William Gilmore Simms

1806 - 1870 / USA

Morris Island

Oh! from the deeds well done, the blood well shed
In a good cause springs up to crown the land
With ever-during verdure, memory fed,
Wherever freedom rears one fearless band,
The genius, which makes sacred time and place,
Shaping the grand memorials of a race!

The barren rock becomes a monument,
The sea-shore sands a shrine;
And each brave life, in desperate conflict spent,
Grows to a memory which prolongs a line!

Oh! barren isle--oh! fruitless shore,
Oh! realm devoid of beauty--how the light
From glory's sun streams down for evermore,
Hallowing your ancient barrenness with bright!

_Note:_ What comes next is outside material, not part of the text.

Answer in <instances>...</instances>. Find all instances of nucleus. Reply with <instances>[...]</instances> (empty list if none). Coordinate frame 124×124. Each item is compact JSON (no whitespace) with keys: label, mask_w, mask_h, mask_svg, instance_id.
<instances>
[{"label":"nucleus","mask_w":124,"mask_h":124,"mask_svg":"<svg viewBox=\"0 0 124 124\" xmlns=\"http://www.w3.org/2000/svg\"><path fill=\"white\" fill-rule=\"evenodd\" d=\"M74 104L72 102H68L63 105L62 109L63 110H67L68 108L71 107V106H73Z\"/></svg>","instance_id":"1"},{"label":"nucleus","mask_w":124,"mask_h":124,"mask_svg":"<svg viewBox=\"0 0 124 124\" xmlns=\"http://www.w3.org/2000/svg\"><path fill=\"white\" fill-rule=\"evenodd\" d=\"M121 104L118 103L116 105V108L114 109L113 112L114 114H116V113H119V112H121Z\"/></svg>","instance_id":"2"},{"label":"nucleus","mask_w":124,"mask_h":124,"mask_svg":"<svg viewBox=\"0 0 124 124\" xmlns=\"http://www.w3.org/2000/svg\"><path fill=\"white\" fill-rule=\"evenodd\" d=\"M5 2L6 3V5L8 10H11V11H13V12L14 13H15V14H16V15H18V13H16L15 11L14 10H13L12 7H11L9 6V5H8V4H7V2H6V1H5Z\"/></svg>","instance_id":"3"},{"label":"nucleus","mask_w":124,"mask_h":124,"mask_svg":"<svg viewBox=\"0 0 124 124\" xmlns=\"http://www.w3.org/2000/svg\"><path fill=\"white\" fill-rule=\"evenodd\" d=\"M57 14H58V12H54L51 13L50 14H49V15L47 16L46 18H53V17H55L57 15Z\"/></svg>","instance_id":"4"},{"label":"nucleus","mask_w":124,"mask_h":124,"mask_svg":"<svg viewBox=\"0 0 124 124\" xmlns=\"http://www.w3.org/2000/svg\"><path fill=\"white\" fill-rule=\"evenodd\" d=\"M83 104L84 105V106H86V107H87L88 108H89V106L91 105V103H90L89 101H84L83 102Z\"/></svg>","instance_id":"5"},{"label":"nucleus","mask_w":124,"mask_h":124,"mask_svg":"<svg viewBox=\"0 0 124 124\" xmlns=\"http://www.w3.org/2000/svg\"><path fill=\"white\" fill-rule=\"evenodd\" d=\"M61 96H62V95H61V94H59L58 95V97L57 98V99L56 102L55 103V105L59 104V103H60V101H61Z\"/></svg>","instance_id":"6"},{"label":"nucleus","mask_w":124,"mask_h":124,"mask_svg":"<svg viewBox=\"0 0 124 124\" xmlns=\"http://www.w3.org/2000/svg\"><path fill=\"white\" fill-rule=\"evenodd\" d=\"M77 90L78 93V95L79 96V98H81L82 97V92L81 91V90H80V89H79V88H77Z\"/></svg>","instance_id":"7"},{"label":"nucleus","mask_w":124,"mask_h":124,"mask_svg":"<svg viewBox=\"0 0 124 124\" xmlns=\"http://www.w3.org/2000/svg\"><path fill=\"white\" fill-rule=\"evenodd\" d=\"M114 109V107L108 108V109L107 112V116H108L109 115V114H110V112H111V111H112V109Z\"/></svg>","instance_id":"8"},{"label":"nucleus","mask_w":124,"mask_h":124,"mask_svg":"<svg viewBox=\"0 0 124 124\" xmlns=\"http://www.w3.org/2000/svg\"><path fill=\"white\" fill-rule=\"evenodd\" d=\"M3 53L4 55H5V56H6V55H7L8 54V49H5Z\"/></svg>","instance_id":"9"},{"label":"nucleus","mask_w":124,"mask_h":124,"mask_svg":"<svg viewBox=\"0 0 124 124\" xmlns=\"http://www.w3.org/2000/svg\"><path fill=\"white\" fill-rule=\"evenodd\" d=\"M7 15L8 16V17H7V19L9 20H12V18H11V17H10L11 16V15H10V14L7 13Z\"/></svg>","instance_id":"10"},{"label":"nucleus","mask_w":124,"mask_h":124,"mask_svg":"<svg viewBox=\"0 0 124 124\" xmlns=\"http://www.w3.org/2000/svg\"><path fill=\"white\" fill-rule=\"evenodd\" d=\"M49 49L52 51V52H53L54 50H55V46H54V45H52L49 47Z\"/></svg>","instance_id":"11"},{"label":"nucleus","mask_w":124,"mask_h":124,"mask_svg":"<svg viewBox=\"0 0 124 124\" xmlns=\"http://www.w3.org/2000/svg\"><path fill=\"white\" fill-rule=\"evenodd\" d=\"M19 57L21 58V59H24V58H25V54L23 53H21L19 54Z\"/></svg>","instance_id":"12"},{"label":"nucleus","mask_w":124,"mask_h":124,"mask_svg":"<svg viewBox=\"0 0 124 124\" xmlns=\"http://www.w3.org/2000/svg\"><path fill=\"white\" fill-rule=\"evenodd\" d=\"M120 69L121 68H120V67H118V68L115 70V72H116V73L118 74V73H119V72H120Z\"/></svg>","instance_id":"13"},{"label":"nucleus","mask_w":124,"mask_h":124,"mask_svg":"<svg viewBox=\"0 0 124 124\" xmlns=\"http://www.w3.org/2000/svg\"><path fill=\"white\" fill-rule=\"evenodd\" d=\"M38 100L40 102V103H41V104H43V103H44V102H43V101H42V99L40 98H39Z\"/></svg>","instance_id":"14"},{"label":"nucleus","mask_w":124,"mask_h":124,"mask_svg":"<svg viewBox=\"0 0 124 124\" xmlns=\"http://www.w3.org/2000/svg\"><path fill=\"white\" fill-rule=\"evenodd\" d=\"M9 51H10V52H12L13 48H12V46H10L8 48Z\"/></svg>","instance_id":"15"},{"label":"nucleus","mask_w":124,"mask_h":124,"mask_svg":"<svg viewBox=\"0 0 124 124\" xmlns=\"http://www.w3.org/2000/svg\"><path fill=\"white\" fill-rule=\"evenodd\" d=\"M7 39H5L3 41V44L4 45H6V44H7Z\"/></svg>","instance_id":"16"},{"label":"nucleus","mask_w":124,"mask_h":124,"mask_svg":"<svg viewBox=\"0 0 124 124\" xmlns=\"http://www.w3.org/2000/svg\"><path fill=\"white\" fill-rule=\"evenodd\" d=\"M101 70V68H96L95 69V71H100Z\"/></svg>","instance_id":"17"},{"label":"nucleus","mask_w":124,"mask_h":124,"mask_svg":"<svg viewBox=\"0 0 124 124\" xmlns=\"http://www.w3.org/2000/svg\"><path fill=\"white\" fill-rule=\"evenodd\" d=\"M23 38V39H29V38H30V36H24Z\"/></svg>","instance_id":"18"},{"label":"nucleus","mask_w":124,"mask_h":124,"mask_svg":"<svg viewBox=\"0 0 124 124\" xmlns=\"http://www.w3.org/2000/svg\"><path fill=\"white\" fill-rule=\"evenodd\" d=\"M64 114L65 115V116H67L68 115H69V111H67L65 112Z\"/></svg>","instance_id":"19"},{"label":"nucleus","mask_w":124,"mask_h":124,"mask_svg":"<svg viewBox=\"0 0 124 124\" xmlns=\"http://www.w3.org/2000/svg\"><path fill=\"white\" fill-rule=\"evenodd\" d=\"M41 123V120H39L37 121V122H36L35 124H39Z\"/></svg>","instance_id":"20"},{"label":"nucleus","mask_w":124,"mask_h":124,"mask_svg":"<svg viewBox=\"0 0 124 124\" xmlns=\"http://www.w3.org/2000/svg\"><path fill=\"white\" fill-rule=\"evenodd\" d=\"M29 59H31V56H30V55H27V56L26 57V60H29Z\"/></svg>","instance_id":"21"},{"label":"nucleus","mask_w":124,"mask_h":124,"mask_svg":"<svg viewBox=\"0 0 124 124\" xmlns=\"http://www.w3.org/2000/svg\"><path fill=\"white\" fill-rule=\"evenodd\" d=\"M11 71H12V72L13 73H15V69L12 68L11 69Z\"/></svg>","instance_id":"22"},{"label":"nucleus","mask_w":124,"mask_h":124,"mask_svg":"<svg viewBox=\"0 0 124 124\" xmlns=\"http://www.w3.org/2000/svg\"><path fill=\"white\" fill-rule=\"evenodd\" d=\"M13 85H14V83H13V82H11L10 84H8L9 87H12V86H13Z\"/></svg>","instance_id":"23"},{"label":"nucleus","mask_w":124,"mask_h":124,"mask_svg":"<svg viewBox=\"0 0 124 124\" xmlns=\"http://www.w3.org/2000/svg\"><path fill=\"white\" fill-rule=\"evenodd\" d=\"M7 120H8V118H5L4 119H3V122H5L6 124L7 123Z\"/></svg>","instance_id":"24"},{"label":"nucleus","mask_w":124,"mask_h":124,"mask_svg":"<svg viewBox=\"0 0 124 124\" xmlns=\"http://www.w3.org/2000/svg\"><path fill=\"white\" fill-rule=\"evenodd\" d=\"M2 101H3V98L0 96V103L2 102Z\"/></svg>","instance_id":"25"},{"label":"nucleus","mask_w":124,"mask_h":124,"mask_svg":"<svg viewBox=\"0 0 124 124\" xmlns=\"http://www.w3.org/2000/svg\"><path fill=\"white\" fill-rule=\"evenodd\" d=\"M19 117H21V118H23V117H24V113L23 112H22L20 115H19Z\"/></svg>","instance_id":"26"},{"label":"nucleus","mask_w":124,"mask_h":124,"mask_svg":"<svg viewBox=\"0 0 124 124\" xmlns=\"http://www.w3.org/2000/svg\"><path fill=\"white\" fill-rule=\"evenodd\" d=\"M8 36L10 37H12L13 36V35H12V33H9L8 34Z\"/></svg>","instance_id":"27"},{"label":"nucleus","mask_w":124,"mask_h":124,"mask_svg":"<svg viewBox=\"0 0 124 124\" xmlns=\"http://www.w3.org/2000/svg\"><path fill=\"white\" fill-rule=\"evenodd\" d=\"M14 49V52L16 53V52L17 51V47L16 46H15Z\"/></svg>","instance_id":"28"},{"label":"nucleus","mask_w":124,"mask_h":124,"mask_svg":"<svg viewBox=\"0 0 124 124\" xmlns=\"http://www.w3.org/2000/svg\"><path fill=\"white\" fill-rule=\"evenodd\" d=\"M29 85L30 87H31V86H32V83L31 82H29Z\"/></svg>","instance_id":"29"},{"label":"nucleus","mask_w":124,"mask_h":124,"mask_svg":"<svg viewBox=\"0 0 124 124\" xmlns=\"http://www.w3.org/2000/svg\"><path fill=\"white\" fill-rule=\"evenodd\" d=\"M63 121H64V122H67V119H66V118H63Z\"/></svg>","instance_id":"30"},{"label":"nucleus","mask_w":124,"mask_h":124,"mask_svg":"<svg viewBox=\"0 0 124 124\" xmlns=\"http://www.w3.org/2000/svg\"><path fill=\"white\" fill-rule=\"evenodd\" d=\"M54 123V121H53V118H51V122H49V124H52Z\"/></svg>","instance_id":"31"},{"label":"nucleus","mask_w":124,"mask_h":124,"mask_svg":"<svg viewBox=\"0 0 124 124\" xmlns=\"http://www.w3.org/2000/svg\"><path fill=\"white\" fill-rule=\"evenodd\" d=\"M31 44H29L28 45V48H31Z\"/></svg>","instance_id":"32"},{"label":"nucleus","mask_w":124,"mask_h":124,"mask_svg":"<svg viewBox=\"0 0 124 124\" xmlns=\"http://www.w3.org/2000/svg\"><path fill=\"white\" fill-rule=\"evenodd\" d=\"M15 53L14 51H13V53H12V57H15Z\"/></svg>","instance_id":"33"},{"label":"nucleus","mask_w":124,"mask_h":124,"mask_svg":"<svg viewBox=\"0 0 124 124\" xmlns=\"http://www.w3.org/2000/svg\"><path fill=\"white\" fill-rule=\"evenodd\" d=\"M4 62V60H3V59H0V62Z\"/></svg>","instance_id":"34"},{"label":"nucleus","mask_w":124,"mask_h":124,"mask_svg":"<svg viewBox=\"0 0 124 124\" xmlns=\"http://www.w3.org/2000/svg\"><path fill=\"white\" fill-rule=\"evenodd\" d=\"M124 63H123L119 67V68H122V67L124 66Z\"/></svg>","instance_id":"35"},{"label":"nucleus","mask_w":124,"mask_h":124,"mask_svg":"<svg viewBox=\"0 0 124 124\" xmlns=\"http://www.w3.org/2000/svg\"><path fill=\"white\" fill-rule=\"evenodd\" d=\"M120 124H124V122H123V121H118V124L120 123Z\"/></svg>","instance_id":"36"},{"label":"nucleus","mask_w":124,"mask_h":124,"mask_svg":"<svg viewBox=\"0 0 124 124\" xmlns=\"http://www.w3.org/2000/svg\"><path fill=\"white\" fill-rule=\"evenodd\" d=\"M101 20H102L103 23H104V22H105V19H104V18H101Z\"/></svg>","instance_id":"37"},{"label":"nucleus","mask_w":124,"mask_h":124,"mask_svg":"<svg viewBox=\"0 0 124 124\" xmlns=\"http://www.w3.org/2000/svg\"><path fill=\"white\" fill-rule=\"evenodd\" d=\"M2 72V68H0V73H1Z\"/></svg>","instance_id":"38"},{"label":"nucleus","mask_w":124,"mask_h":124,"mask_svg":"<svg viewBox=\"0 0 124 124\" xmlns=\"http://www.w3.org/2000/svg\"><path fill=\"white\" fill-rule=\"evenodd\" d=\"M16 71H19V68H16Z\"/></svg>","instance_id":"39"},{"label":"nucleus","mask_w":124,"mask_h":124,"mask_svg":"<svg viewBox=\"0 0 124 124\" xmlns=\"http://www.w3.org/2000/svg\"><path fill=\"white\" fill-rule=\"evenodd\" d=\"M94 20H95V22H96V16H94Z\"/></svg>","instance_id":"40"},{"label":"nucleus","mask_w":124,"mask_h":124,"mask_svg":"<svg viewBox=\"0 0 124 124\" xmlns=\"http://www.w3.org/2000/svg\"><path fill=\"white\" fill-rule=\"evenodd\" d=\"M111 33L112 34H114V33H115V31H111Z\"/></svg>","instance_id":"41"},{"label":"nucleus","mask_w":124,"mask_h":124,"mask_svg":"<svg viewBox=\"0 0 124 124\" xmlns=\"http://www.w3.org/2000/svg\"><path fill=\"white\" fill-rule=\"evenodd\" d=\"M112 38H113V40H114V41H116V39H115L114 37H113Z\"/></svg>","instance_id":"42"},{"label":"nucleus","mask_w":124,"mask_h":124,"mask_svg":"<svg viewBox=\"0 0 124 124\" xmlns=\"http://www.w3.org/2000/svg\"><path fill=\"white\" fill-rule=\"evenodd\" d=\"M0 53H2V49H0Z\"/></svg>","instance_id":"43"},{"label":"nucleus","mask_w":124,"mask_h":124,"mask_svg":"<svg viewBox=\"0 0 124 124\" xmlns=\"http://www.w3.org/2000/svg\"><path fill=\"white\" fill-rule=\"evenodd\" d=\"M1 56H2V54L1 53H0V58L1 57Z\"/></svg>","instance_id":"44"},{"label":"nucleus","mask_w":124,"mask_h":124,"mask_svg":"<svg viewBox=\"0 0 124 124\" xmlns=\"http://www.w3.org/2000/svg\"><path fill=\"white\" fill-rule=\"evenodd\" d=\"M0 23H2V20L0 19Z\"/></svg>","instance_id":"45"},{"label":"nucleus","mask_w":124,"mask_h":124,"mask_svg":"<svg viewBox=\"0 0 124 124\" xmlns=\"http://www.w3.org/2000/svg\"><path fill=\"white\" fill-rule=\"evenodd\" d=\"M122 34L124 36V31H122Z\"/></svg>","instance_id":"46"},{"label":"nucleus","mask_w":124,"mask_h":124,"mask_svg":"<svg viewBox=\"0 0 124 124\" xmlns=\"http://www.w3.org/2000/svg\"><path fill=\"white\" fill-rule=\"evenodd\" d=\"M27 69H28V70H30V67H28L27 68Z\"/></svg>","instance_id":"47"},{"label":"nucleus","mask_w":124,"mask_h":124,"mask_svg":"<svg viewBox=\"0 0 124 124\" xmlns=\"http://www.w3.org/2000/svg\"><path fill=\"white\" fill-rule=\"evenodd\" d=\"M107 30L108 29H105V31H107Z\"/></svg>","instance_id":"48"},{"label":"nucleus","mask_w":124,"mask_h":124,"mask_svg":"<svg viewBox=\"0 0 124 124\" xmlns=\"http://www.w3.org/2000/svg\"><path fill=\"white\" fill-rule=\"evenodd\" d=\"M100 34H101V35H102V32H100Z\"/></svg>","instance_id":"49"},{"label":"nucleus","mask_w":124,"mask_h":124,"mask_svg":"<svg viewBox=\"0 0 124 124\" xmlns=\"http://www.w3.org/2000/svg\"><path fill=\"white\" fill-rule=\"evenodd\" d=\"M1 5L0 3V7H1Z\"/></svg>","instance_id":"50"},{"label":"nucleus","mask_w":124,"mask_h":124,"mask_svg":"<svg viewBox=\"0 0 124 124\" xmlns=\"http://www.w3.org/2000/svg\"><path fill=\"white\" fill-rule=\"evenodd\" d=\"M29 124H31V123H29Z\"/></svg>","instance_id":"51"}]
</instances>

Brief dates, your lowly forts; but full of glory,
Worthy a life-long story;
Remembered, to be chronicled and read,
When all your gallant garrisons are dead;
And to be sung
While liberty and letters find a tongue!

Taught by the grandsires at the ingle-blaze,
Through the long winter night;
Pored over, memoried well, in winter days,
While youthful admiration, with delight,
Hangs, breathless, o'er the tale, with silent praise;
Seasoning delight with wonder, as he reads
Of stubborn conflict and audacious deeds;
Watching the endurance of the free and brave,
Through the protracted struggle and close fight,
Contending for the lands they may not save,
Against the felon, and innumerous foe;
Still struggling, though each rampart proves a grave.
For home, and all that's dear to man below!

Earth reels and ocean rocks at every blow;
But still undaunted, with a martyr's might,
They make for man a new Thermopylae;
And, perishing for freedom, still go free!
Let but each humble islet of our coast
Thus join the terrible issue to the last;
And never shall the invader make his boast
Of triumph, though with mightiest panoply
He seeks to rend and rive, to blight and blast!